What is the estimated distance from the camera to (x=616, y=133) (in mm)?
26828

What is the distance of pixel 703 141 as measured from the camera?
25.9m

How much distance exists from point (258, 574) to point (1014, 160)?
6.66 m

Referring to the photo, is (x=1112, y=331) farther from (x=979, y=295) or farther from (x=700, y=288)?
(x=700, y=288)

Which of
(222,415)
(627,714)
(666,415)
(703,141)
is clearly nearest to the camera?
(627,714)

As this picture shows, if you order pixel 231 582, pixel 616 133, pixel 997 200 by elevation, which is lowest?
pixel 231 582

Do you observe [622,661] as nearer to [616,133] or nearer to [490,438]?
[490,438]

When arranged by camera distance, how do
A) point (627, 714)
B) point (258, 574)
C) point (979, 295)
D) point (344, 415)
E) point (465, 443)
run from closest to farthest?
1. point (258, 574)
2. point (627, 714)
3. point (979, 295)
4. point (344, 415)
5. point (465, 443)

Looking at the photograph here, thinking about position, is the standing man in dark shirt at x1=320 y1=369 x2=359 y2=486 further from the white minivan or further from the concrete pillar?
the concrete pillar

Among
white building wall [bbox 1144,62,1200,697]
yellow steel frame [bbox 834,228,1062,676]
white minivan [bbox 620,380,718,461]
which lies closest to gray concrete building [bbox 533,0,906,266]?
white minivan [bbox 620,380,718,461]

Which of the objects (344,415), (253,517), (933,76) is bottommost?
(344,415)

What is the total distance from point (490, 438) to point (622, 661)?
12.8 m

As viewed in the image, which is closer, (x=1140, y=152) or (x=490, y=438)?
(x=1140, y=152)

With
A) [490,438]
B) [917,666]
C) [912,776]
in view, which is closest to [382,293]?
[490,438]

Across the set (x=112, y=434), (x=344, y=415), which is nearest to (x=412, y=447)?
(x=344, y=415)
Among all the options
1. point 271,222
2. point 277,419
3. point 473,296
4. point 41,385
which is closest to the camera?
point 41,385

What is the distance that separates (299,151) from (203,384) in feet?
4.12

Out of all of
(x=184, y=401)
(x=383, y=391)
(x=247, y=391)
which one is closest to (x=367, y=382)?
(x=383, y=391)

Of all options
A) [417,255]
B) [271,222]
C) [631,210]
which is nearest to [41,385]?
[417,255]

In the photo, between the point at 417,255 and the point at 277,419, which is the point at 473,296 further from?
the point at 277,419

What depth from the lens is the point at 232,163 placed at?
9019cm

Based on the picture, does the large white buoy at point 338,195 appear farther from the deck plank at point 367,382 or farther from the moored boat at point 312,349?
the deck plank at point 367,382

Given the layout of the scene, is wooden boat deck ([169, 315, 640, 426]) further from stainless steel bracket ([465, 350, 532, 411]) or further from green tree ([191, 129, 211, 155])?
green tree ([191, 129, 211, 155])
┄┄┄┄┄┄┄┄┄┄
Stated task —
Render everything from the line containing "Based on the" down to the end of the entries as a Markdown table with the columns Row and Entry Line, numbering each row and omitting blank lines.

Response to this exercise —
| Row | Entry Line |
|---|---|
| 1 | Based on the picture, does the large white buoy at point 338,195 appear farther from the deck plank at point 367,382 or farther from the moored boat at point 312,349? |
| 2 | the deck plank at point 367,382 |
| 3 | Given the layout of the scene, is wooden boat deck ([169, 315, 640, 426]) further from stainless steel bracket ([465, 350, 532, 411]) or further from green tree ([191, 129, 211, 155])? |
| 4 | green tree ([191, 129, 211, 155]) |